# Your objective
Without including any pictures, reproduce all the lines below word for word.

─── Supplied records

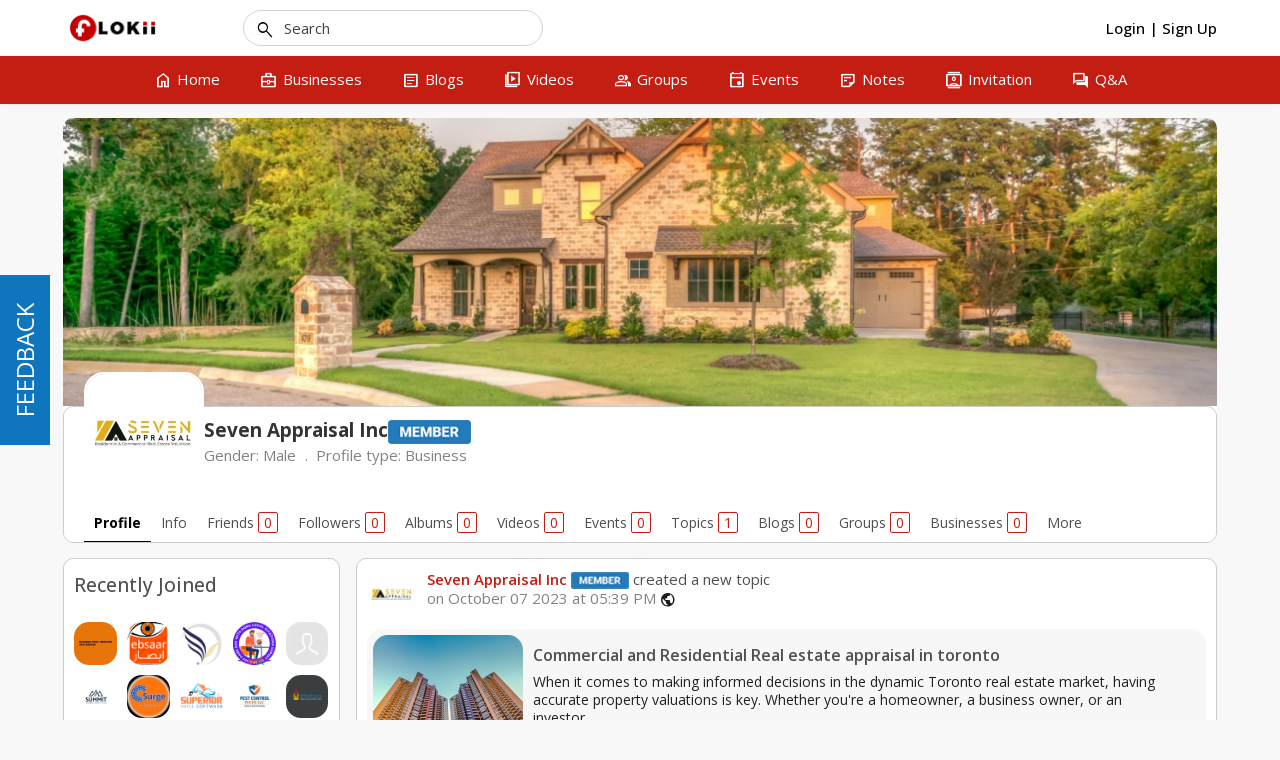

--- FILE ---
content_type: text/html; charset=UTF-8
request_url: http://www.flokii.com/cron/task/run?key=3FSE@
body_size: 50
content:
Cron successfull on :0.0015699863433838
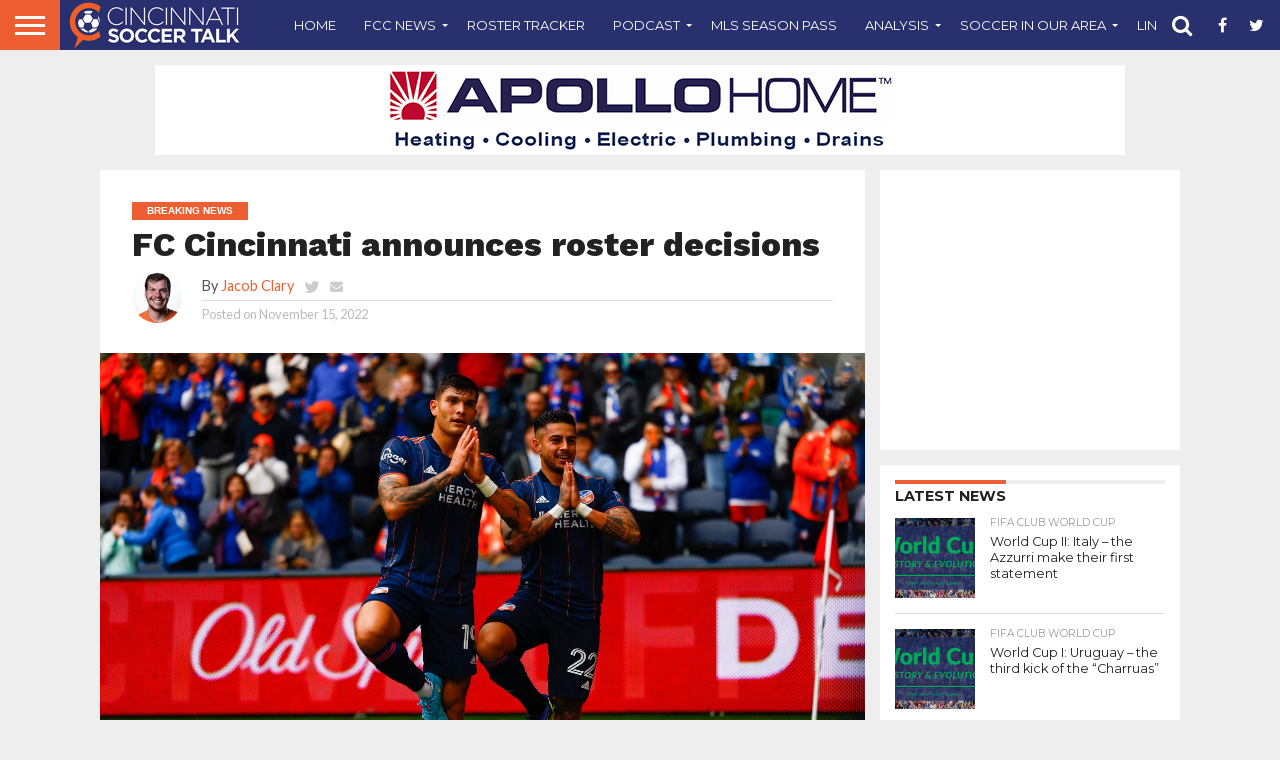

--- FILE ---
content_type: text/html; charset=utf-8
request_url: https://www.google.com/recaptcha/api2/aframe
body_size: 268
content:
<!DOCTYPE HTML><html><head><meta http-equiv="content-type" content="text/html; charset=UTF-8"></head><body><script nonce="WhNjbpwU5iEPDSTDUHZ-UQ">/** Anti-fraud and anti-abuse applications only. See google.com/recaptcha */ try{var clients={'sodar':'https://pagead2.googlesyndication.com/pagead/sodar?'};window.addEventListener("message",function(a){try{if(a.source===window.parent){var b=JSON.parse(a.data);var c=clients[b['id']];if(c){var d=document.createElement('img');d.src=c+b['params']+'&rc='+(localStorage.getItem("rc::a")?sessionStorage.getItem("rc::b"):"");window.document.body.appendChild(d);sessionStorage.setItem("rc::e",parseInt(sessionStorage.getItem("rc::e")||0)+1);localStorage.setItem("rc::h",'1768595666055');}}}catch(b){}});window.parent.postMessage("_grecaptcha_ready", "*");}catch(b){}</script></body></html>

──────

# Solution to this exercise
--- FILE ---
content_type: text/html; charset=UTF-8
request_url: http://www.flokii.com/cron/task/run?key=3FSE@
body_size: 50
content:
Cron successfull on :0.0015699863433838

--- FILE ---
content_type: text/html; charset=utf-8
request_url: https://www.google.com/recaptcha/api2/aframe
body_size: 268
content:
<!DOCTYPE HTML><html><head><meta http-equiv="content-type" content="text/html; charset=UTF-8"></head><body><script nonce="WhNjbpwU5iEPDSTDUHZ-UQ">/** Anti-fraud and anti-abuse applications only. See google.com/recaptcha */ try{var clients={'sodar':'https://pagead2.googlesyndication.com/pagead/sodar?'};window.addEventListener("message",function(a){try{if(a.source===window.parent){var b=JSON.parse(a.data);var c=clients[b['id']];if(c){var d=document.createElement('img');d.src=c+b['params']+'&rc='+(localStorage.getItem("rc::a")?sessionStorage.getItem("rc::b"):"");window.document.body.appendChild(d);sessionStorage.setItem("rc::e",parseInt(sessionStorage.getItem("rc::e")||0)+1);localStorage.setItem("rc::h",'1768595666055');}}}catch(b){}});window.parent.postMessage("_grecaptcha_ready", "*");}catch(b){}</script></body></html>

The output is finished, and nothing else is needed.